Furious Island: AJJ

New name, same subversive sound from Andrew Jackson Jihad now AJJ

"We used to be cool and now we're P.C. bitch-asses."

For a while, that was the sarcastic stock answer Sean Bonnette gave when explaining his band's decision to change its name from Andrew Jackson Jihad to AJJ.

All joking aside, the name change (announced on the band's Facebook page in February) doesn't signal any sort of softness or decline in the band's cleverly subversive essence. The simplified—and already widely used—abbreviation simply lets AJJ put more focus on its music, especially as the band readies this week's release of its sixth album, with the decidedly non-politically correct title The Bible 2.

"Changing the name allowed us to be interesting in different ways," Bonnette says. "Andrew Jackson Jihad is an interesting name, but you can't call an album The Bible 2 when your name is Andrew Jackson Jihad. You can't make any kind of statement because the name will eclipse it."

The album delivers more of Bonnette's trademark lyrical style: absurdist, hallucinatory, witty and visceral. The Bible 2 features songs like "Junkie Church" and "When I'm a Dead Boy" and on the peppy, macabre "White Worms," Bonnette gleefully unhinged advice sums up much of the album's attitude: "And if you want to hear the devil's music, you should probably listen to the devil's music."

"I don't feel there's too much of a difference in the AJJ that made this record and the Andrew Jackson Jihad that made all those other records. We're still the people we were," Bonnette says. "It was kind of an identity shift, not so much changing the band."

On their previous record, Christmas Island, Bonnette says the band set out to make "brutal acoustic music" like the Violent Femmes. But this time around, they didn't operate with such a specific goal in mind. As a result, The Bible 2 expands on AJJ's signature folk-punk sound, pushing toward psychedelic rock, synth-heavy post punk and even a smidge of piano balladry.
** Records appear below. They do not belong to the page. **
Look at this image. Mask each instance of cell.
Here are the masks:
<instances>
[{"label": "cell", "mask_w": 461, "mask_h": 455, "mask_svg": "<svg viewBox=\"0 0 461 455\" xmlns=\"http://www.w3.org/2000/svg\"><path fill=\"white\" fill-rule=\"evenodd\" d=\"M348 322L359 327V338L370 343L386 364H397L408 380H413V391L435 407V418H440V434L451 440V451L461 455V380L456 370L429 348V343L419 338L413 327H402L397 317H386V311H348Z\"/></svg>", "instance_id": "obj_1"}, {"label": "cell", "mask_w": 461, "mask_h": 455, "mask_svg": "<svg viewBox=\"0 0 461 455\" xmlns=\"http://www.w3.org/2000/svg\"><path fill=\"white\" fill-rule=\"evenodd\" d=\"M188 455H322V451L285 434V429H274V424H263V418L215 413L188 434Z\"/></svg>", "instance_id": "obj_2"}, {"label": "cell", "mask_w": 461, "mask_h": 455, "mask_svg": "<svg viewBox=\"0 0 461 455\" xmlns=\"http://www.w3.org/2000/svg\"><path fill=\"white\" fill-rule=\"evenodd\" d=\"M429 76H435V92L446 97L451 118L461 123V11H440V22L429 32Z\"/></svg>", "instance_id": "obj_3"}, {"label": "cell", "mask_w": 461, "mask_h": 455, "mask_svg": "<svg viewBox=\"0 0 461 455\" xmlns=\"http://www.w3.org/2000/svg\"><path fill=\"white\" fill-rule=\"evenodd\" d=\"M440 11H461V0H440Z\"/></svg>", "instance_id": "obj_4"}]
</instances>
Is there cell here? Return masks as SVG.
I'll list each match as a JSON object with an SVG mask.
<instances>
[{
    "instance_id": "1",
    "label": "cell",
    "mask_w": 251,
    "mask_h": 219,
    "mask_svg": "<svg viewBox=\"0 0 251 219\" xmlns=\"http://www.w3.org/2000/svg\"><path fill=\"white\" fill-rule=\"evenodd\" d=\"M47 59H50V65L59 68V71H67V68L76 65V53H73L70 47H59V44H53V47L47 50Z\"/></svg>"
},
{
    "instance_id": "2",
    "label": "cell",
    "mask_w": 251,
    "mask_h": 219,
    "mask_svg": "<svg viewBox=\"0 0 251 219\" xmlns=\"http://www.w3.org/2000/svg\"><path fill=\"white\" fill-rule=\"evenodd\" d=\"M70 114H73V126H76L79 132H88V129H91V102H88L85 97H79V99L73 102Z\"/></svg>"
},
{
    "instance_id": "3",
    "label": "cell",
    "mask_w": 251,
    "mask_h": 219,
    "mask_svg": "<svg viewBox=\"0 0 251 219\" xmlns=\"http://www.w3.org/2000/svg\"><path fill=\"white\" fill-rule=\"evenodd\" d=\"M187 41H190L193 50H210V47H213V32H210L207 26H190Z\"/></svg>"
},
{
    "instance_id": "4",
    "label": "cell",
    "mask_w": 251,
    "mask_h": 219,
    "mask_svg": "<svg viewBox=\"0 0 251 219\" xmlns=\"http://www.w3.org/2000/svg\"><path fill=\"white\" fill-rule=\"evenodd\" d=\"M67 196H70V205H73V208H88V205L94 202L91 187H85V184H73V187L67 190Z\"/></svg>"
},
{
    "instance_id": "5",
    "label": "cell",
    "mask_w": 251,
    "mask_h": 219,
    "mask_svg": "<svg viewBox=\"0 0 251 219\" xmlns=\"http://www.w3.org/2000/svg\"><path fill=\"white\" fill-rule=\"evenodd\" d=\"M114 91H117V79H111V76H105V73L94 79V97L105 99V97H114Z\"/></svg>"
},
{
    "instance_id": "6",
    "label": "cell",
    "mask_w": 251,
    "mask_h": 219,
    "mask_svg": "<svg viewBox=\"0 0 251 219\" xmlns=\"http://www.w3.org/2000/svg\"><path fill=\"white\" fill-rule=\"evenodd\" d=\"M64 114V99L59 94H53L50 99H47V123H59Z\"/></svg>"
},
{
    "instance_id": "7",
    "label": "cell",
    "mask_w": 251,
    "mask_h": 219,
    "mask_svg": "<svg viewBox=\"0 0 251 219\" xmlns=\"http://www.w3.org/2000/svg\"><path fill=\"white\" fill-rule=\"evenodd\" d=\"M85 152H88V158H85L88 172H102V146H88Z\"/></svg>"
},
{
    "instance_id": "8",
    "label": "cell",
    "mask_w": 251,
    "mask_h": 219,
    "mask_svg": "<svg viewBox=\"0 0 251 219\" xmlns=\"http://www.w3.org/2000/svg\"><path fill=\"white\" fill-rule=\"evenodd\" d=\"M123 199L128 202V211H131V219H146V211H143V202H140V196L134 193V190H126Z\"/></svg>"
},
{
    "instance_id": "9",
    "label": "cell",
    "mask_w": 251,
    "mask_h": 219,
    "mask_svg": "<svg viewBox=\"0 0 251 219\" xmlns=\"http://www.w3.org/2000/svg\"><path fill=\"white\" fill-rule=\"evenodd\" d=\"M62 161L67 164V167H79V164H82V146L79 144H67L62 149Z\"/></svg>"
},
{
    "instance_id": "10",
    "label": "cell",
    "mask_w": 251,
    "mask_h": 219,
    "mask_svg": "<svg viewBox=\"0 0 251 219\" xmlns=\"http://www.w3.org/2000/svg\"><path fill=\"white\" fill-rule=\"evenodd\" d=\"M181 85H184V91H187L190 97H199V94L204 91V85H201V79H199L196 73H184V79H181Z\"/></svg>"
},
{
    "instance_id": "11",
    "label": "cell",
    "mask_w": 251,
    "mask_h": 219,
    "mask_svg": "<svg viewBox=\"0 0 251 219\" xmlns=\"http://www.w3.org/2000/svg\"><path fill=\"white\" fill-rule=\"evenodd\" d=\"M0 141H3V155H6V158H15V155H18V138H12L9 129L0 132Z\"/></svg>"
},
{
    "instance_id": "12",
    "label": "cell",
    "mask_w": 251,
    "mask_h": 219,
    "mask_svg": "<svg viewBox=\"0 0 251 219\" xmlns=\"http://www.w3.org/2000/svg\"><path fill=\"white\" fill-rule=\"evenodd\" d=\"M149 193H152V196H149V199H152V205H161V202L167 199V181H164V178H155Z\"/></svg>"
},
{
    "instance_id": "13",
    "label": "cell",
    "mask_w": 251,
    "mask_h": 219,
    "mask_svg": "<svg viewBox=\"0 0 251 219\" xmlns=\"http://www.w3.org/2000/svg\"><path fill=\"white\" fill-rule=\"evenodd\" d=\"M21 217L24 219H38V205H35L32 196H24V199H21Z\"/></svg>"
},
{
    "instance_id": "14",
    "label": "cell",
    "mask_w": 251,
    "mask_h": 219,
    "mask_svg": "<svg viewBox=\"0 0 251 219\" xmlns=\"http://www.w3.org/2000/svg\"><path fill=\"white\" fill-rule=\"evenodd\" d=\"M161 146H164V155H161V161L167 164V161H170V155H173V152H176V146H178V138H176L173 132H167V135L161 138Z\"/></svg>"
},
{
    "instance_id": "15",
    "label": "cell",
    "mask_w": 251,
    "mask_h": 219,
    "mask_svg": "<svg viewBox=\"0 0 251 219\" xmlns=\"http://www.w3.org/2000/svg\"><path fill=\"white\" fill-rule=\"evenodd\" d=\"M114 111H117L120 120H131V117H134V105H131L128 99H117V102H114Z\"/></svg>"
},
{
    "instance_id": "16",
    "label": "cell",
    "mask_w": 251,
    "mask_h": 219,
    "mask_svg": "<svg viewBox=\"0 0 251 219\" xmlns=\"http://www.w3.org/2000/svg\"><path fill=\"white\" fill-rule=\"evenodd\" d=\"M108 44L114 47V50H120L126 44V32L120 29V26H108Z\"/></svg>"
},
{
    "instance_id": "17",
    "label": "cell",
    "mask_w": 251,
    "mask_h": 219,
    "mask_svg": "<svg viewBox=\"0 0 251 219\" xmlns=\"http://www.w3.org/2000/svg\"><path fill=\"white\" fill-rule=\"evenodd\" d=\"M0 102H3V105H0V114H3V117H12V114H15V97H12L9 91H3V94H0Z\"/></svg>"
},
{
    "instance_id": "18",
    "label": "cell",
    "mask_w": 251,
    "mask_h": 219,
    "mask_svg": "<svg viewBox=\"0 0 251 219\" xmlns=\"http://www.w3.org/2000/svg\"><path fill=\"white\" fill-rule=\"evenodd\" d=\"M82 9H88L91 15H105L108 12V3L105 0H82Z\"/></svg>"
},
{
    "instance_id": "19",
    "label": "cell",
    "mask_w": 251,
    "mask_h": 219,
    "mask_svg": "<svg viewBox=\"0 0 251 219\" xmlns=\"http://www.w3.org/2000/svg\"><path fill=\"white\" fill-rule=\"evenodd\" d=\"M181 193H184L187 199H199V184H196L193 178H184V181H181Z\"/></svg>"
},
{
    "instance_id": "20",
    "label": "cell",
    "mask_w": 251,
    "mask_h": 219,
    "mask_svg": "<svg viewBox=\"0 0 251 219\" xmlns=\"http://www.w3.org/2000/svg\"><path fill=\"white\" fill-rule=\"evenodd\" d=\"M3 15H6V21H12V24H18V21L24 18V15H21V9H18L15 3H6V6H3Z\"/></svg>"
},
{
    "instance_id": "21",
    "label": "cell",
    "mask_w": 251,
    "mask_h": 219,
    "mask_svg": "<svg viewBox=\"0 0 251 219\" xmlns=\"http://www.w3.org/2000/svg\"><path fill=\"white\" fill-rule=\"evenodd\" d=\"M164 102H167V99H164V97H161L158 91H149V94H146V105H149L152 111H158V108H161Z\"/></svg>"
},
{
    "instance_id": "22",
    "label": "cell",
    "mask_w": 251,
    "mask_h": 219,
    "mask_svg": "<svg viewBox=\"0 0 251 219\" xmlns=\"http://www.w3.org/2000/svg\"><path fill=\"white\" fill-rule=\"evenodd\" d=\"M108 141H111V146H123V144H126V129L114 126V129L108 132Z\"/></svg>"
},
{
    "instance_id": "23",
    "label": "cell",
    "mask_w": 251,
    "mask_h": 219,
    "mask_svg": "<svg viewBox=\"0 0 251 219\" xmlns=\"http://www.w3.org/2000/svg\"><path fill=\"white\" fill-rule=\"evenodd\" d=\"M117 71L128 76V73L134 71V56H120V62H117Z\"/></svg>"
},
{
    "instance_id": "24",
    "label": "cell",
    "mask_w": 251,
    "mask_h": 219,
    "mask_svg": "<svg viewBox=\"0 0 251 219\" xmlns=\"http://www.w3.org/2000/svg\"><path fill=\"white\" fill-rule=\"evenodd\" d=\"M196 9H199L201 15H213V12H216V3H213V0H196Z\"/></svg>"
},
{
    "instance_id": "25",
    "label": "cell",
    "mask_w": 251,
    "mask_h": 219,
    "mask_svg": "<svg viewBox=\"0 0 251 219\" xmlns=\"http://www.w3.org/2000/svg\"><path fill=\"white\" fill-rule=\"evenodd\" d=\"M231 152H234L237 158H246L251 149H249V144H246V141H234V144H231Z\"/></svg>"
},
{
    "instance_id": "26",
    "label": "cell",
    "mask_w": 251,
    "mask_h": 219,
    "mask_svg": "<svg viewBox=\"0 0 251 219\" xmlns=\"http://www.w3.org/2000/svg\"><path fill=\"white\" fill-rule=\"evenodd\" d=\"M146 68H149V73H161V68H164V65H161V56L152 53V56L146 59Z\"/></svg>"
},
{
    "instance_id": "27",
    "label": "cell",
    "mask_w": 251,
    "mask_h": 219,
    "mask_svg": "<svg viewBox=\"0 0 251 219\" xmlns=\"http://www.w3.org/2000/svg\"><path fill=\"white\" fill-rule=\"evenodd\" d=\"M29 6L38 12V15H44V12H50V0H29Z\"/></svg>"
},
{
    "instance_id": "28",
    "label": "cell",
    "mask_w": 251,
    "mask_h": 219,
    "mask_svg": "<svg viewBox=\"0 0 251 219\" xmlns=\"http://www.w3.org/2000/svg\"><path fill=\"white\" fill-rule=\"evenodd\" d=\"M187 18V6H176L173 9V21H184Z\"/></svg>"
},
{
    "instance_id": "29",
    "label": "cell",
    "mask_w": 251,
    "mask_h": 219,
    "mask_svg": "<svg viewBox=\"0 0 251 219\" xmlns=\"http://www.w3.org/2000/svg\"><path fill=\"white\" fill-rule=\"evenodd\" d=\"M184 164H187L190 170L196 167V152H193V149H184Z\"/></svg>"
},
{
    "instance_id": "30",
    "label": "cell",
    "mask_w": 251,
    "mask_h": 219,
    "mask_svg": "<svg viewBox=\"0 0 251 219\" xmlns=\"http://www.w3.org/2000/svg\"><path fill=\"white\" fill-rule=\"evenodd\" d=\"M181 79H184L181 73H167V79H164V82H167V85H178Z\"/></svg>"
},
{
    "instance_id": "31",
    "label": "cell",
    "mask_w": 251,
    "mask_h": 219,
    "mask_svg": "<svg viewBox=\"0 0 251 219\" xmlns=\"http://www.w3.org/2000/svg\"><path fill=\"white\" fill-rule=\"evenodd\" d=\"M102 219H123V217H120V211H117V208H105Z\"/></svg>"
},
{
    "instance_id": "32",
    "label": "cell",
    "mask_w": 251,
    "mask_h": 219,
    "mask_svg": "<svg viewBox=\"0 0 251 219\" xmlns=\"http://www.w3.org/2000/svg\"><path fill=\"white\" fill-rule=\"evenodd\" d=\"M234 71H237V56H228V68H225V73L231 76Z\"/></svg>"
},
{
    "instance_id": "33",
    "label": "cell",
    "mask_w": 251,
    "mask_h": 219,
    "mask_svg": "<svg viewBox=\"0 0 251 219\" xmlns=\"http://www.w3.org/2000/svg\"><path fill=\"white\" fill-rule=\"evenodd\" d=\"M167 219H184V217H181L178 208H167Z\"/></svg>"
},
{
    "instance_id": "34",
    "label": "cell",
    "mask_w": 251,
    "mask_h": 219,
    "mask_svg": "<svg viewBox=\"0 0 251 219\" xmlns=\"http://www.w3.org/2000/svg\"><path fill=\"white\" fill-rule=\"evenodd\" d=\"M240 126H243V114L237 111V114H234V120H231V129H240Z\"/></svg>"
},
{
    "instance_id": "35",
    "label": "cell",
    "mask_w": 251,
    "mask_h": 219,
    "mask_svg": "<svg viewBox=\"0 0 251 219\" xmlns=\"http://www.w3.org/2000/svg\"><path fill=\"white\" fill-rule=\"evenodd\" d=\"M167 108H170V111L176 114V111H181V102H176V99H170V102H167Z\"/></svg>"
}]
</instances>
"We wanted to make a really short, furious record," Bonnette says. "We didn't have much in mind for a sound. This time, we let the songs guide us. We love genre hopping. We'll do a country song or a folk song or a synth pop song. It's super fun and it opens up the band a lot. But most of them fall on the heavier side, with really blown out guitars to make it a really rocking record."

The songs came about in part as a result of Bonnette's return to another form of art, putting lyrics to fanciful drawings he'd made.

"After Christmas Island, I got back into making visual art," he says. "For quite a long while I wasn't do that. I forgot that I enjoyed it so much. Once I got back into it, I remembered how different kinds of creativity influence other ones. There's a cool flow you can tap into making drawings and writing songs about those drawings."

Two songs in particular on The Bible 2 are what Bonnette calls siblings, taking inspiration from the same set of drawings.

Bonnette took a phrase from his journal—"No More Shame, No More Fear, No More Dread"—and wrote it down like a mantra at the top of his drawing pad. That phrase, unsurprisingly, found its way on the record as a song title and chorus.

Another song, the gothic and hallucinatory tale "Small Red Boy," is completely based on a drawing.

"I was in England and would draw pictures to sell for five pounds since I was broke," he says. "One was a little devil boy with a Slayer shirt, coming out of a person's mouth, flashing the horns. I thought about that as an idea, like your inner child escaping you and telling you it's OK."

At the end, "Small Red Boy" circles back to "No More Shame, No More Fear, No More Dread," repeating that same chorus, adding not only emphasis, but new depth and perspective to the phrase that had been guiding Bonnette's lyrics for the whole record.

"That song really did me in, in a good way, once I realized that part would be the pinnacle, to relate that story of a song to the main mantra of that writing cycle," he says. "I always go into writing with no goal. I let my subconscious lead me wherever it needs to. This time it led me around the adolescence a whole lot. There's a lot of really awesome anger that the songs were able to capture, but I was also reflecting on closure and forgiveness a lot of the time."

In June, AJJ released the first video for The Bible 2, signaling the band's subversive touch was alive and well. With a press release titled "Stuff this up your butts, OK Go!" from AJJ's record label, the band introduced "Goodbye, Oh Goodbye," a single-take video with simplified, low-budget choreography poking fun at OK, Go's elaborate videos. The concept came from director Joe Stakun, but AJJ was the perfect band to pull it off.

"That idea was on the director's scrapheap for a long time," Bonnette says. "It was an idea he wanted to do but hadn't found a home for it yet. As a person who also operates that way, I was excited to help fulfill that dream."